Alternatively, the firm may wish to undercut the cartel’s price.  Again provided the other firms maintained a price of £10, firm A would face a relatively elastic demand curve, this is shown below.

 

 

A cut in price would attract customers away from other members of the cartel.  Firm A would maximise its profits by cutting price to £8 and increasing output to 400.

 

Either of these tactics would invite retaliation from other members leading to a break up of the cartel.

 

Why Do Price Fixing Arrangements generally Collapse?

 

Some economists believe that price-fixing cartels are inherently unstable and that at some point they inevitably come under pressure and finally break down. There are a number of sources of potential instability for price fixing cartel arrangements.
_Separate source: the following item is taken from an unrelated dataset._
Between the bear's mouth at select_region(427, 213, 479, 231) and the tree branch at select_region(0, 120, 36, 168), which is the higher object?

  • Falling demand creates tension between firms e.g. during an economic downturn 
  • The entry of non-cartel firms into the industry increases market supply and puts downward pressure on the cartel price
  • Exposure of illegal price fixing by the Government or other regulatory agencies causes an arrangement to end 
  • Over-production and excess supply by cartel members breaks the price fixing 
  • The Prisoners’ Dilemma game suggests that all collusive agreements tend to fall eventually because although price fixing is in the joint interests of all members of a cartel, it is not a profit maximising equilibrium for each individual firm

 


The End Of Price Fixing?

Collapse Of The Over-The-Counter Pharmaceutical Products In The UK

 

Britain's last legal price fixing agreement - maintained by chemists on the prices of over-the-counter drugs, has collapsed leaving the major supermarket chains with the option of cutting prices of branded products by up to 50 per cent.

 

The Office of Fair Trading (OFT) had challenged the practice of Resale Price Maintenance in the Restrictive Practices Court, arguing that it allowed drug companies to keep branded over-the-counter products artificially high. The market for these products is worth over £1.6 billion per year.

 

Tesco, one of the leading challengers to the price fixing agreement responded to the news by saying that it would cut prices on products such as 24 Nurofen tablets, which would be reduced by £1.26 to £1.89, while shoppers would pay £1.29 for 16 Anadin Extra, 86p less than previously.

 

The Community Pharmacy Action Group - a consortium of pharmacists - had been attempting to keep a price-fixing arrangement in place. They argued that if the agreement were scrapped, it would lead to the closure of 12,000 smaller local chemists. Smaller chemists do not have the buying (monopsony) power of the major food retailers. Their profit margins are likely to come under intense pressure leading to the possible closure of smaller chemists in rural areas.

 

The Government Regulator - the Office of Fair Trading has welcomed the news on the end of the price fixing agreement. They believe it is excellent news for consumers, who will now benefit from lower and more competitive prices for common household medicines.